*ENUNCIADO*:
Reescreva o trecho sobre o poeta Adonis entre "WASHINGTON, EUA (FOLHAPRESS)" e "do século 20.", inclusive, trocando "pseudônimo" por "nome artístico".

##### TRECHO

Como o sírio Adonis virou lenda viva ao revolucionar a língua árabe com a poesia

WASHINGTON, EUA (FOLHAPRESS) – Quando era adolescente, o poeta sírio Ali Ahmad Said Esber decidiu mudar de nome. Escolheu o pseudônimo Adonis para assinar os poemas que enviava para revistas literárias. Ele se inspirou no personagem mitológico grego, um amante de Afrodite. Hoje, aos 94 anos, ele próprio é uma espécie de lenda, como um dos maiores intelectuais árabes do século 20.

Refletindo sobre a carreira, Adonis diz nesta entrevista que tudo o que fez foi “abrir uma porta para mudar como pensamos nas palavras”. Mas ele é modesto. Foi um dos protagonistas do verso livre e sem rima em árabe, rompendo com a formalidade dos antecessores. Revolucionou a língua.

Apesar da sua importância no mundo de cultura árabe, Adonis ainda é pouco conhecido no Brasil. Dele havia só um livro em português. Era “Poemas”, que a Companhia das Letras lançou em 2012 com tradução do professor Michel Sleiman, da Universidade de São Paulo. A editora Tabla lança agora um novo trabalho, chamado “Ode à Errância”, vertido também por Sleiman.

##########
##### TRECHOS DAS LINHAS

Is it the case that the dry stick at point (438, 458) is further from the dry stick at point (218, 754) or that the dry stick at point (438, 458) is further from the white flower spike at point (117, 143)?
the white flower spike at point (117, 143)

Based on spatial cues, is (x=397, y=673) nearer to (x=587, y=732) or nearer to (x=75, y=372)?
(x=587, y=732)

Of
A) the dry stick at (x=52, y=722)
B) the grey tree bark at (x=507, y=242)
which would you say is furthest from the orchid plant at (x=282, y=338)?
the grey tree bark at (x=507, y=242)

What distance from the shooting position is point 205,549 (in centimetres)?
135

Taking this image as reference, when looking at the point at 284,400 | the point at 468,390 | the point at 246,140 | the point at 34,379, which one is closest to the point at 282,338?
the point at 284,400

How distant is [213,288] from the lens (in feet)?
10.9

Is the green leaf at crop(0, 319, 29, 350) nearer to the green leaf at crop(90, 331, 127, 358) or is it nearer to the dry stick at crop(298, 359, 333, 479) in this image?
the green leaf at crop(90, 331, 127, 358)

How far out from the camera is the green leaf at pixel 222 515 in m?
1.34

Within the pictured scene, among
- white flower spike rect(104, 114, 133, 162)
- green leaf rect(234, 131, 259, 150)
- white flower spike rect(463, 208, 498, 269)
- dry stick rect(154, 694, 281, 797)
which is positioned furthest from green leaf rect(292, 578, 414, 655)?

##########

*EXERCÍCIO RESOLVIDO*:
WASHINGTON, EUA (FOLHAPRESS) – Quando era adolescente, o poeta sírio Ali Ahmad Said Esber decidiu mudar de nome. Escolheu o nome artístico Adonis para assinar os poemas que enviava para revistas literárias. Ele se inspirou no personagem mitológico grego, um amante de Afrodite. Hoje, aos 94 anos, ele próprio é uma espécie de lenda, como um dos maiores intelectuais árabes do século 20.